For Wales, a similar, but not identical, reprieve has been granted by The Public Health (Protection from Eviction) (Wales) (Coronavirus) Regulations 2021 (SI 2021/12) and, just to be different, they have placed the name of the dreaded virus in a different place to England. The Wales regulations prevent evictions for a longer period until 31 March 2021 but must be reviewed earlier and so could be brought to an end earlier. They do not make an exception for cases where the arrears had reached six or nine months. 

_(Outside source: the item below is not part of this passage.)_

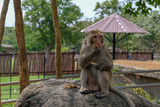 monkey sit on the rock in zoo and eat pea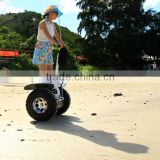 powerful and robust balance wheel boards, two wheel gyro scooter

Some crumbs for business tenants too. The paralysis on landlords being able to forfeit their leases or go into their premises to take them over where there are rent arrears has been extended from 31 December 2020 to 31 March 2021,  in England by SI 2020/1472 and in Wales by SI 2020/1456.

Friday, 11 December 2020

MASTERCARD CLAIM: APPEAL RESULT

MasterCard has lost its appeal to the Supreme Court against the decision of the Court of Appeal that the Walter Merricks claim can proceed. Open the champers. On second thoughts, make it the prosseco. More to follow. See https://www.breakinglaw.co.uk/search/label/MasterCard%20claim 

Monday, 16 November 2020

COVID-19: EVICTIONS & BAILIFFS HALTED AGAIN: ENGLAND

Regulations made today and coming into force tomorrow 17 November 2020 will save the majority of residential occupiers in England from eviction and seizure of their goods for the time being. The Public Health (Coronavirus) (Protection from Eviction and Taking Control of Goods) (England) Regulations 2020 (SI 2020/1290) stop evictions up to 11 January 2021. They also stop bailiffs and enforcement agents seizing goods inside residential premises (but not outside or on the road and not from business premises) until the end of the current national lockdown on 02 December 2020. Possession proceedings which are pending and new possession cases can still continue.

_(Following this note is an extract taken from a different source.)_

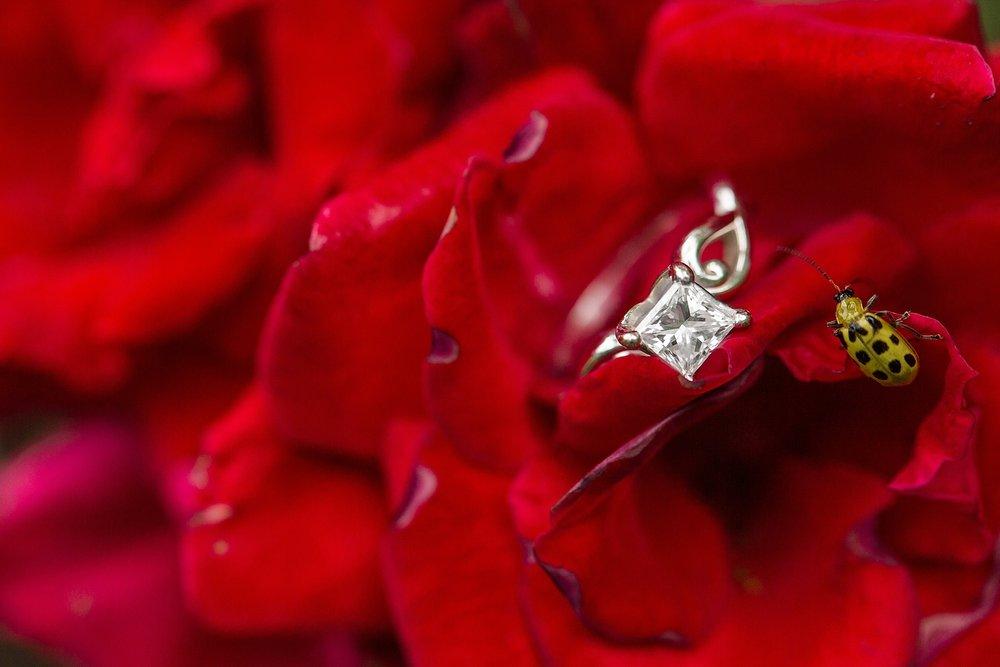 Michelle_Joy_Photography_Columbus_Engagement_Inniswood_Metro_Gardens21.jpg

There are exceptions to the paralysis on evictions (which extends to even delivering tenants with a notice of eviction proclaiming when the bailiff or enforcement against will be calling and so this effectively amounts to a ban on fixing eviction appointments).   The main exception is where the possession order was made on the ground of rent arrears amounting to the equivalent of nine months but any arrears which have clocked up since 23 March 2020 will be disregarded for this purpose. Other exceptions include evictions where the possession order has been made in relation to social tenancies on the grounds of anti-social behaviour, nuisance, false statements to obtain the tenancy or domestic abuse and orders made against trespassers whose identities have not been established.